Né à Courtenay (Loiret) le 6 mai 1851 ; mort en 1925 ; chansonnier.
À dix-sept ans, Bruand interrompit ses études au lycée de Sens pour gagner sa vie comme saute-ruisseau chez un avoué, puis comme apprenti chez un bijoutier. Il travailla dans la bijouterie jusqu’à 1875, date à laquelle il devint expéditionnaire à la Compagnie des chemins de fer du Nord.
Il commença à chanter dans les goguettes, puis dans les cafés-concerts. Jules Jouy, avec qui il avait écrit une « scie » à la mode, Mad’moiselle, écoutez-moi donc, l’amena au « Chat Noir ». Là il adopta le costume popularisé par de nombreux dessins, dont celui de Toulouse-Lautrec.
Tout en continuant à écrire des refrains de café-concert, il créa ses plus célèbres chansons sur les faubourgs et barrières de Paris, le plus souvent dans un style argotique : Aux Batignolles, À la Villette, À Montparnasse, etc..., ainsi que des couplets patriotiques. En 1885, lorsque Salis quitta le local du « Chat Noir », Bruant le reprit pour y fonder « Le Mirliton » où, après des débuts difficiles, la bonne société prit l’habitude de venir s’encanailler et se faire invectiver vertement par le maître de maison, l’accueil le plus aimable consistant en ce refrain qui a fait fureur depuis :
Oh ! la ! la !
Cett’ gueul’, cett’ binette.
Oh ! la ! la !
Cett’ gueul’ qu’il a.
Les auditeurs étaient ravis.
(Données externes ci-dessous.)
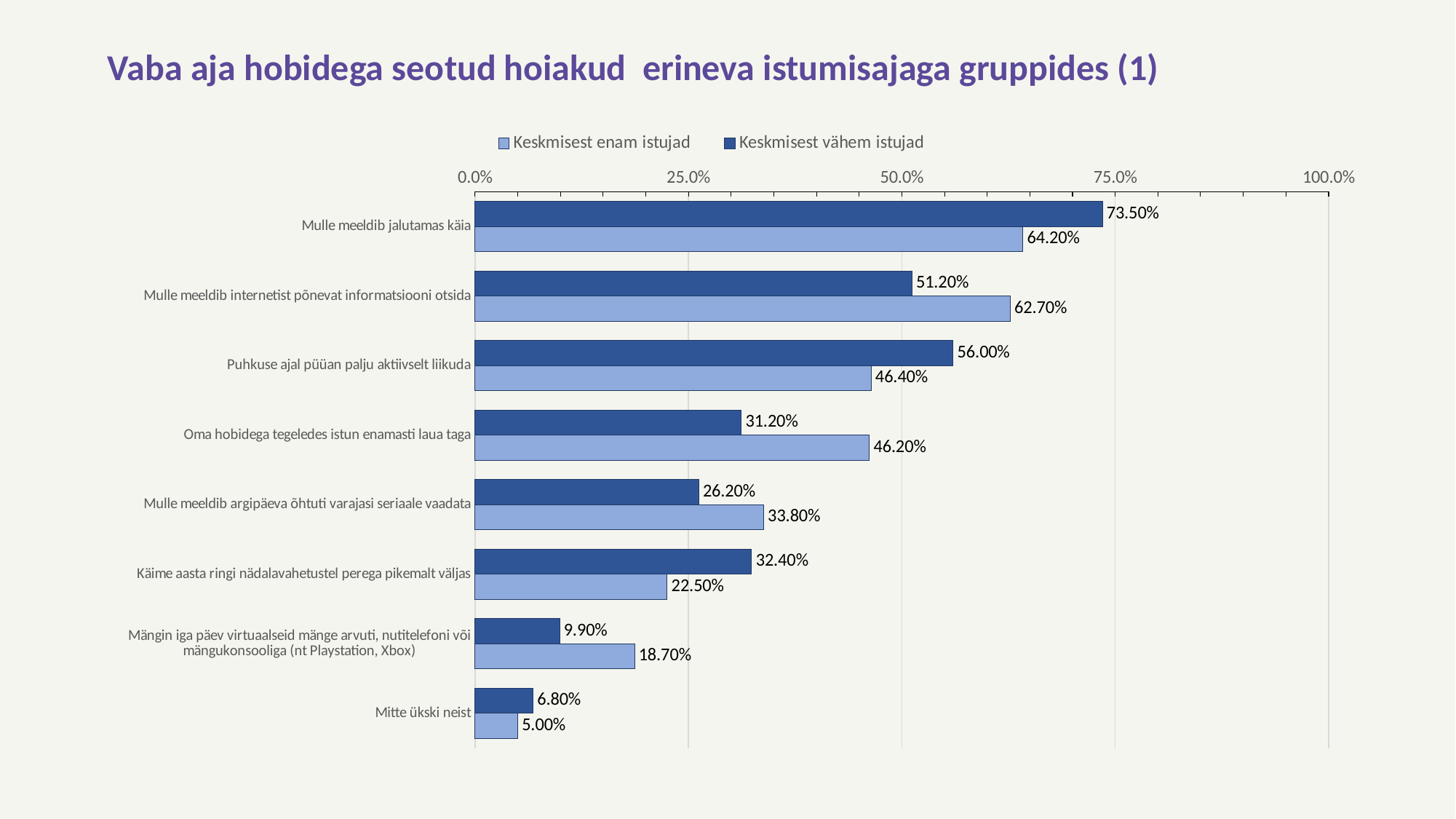
How many categories are shown on the chart? 8 What kind of chart is shown on the slide? Bar chart What is the difference between the "Keskmisest vähem istujad" and "Keskmisest enam istujad" values for "Puhkuse ajal püüan palju aktiivselt liikuda"? 9.60% Which category has the lowest value for "Keskmisest enam istujad"? Mitte ükski neist What is the value for "Keskmisest enam istujad" in the category "Mängin iga päev virtuaalseid mänge arvuti, nutitelefoni või mängukonsooliga (nt Playstation, Xbox)"? 18.70% What is the value for "Keskmisest vähem istujad" in the category "Mulle meeldib jalutamas käia"? 73.50% Is the value for "Keskmisest vähem istujad" in "Käime aasta ringi nädalavahetustel perega pikemalt väljas" greater or less than 25.0%? greater How many series does the legend list? 2 What is the title of the slide? Vaba aja hobidega seotud hoiakud erineva istumisajaga gruppides (1) Which category has the highest value for "Keskmisest vähem istujad"? Mulle meeldib jalutamas käia What is the value for "Keskmisest enam istujad" in the category "Mulle meeldib internetist põnevat informatsiooni otsida"? 62.70% For "Oma hobidega tegeledes istun enamasti laua taga", which series has the larger value? Keskmisest enam istujad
Bruant était lancé. Les salons le réclamaient. Ses cachets étaient énormes pour l’époque. En 1892, il revint au café-concert et abandonna « le Mirliton » en 1895.
Il se présenta aux élections législatives de 1898 sous l’étiquette nationaliste dans le quartier de Belleville-Saint-Fargeau où il ne recueillit que 525 suffrages. Devenu riche, retiré dans ses terres à Courtenay, il revint périodiquement au café-concert. Sa dernière apparition eut lieu à « l’Empire » en 1924.
Bruant a écrit plusieurs romans feuilletons en collaboration avec Morphy, puis Arthur Bernède, tels que Fleur de Montmartre, Les Bat’ d’Af, La Loupiote. Certains de ces romans feuilletons furent mis à la scène dans le style du mélodrame.
Le monde mis en scène par Bruant est le plus souvent celui des petites « gouapes » des faubourgs, d’un naturalisme au fond assez conventionnel, mais qui a profondément marqué un genre de la chanson française pendant plus de cinquante ans. En fait, il n’a peut-être pas créé le genre, mais il a su l’exploiter avec beaucoup de ressources et de variantes. Surtout, il a su « épater le bourgeois », pour employer une expression qui est d’ailleurs de son époque.
Bruant a écrit des œuvres de caractère anti-ouvrier comme Gréviste ou Pas d’patrons, mais deux de ses chansons ont connu un certain succès dans le mouvement socialiste : Le Cantonnier et la grande dame et La chanson des canuts.
Le Cantonnier et la grande dame semble en réalité avoir été emprunté à la tradition populaire (Lucien Decombe, Chansons populaires de l’Ille-et-Vilaine, 1884) comme d’ailleurs La vigne au vin qui est une chanson de vendange d’origine très ancienne. Mais il a su assez heureusement en modifier la musique et le rythme.
Le thème de la Chanson des canuts avait été popularisé dans toute l’Europe à partir de 1892 par une pièce de Gérard Hauptman, Les Tisserands, dans laquelle avait été mis en chanson un poème de Henri Heine écrit en 1844 à la demande de Marx. Mais le texte de Bruant a au moins le mérite d’être une véritable chanson, parce que dépouillé de toute littérature et certainement d’un effet plus direct pour toucher la sensibilité du public :
Pour gouverner il faut avoir
Manteau et ruban en sautoir.
Nous en tissons pour vous grands de la terre
Mais nous pauvres canuts
Sans draps on nous enterre.
Nous sommes les canuts.
Nous allons tout nus.
SOURCES : Pierre Brochon, La Chanson sociale, de Béranger à Brassens, Paris, 1961. — Guy Erismann, Histoire de la chanson, Paris, 1967. — France Vernillat et Jacques Charpentreau, Dictionnaire de la chanson française, Paris, 1968.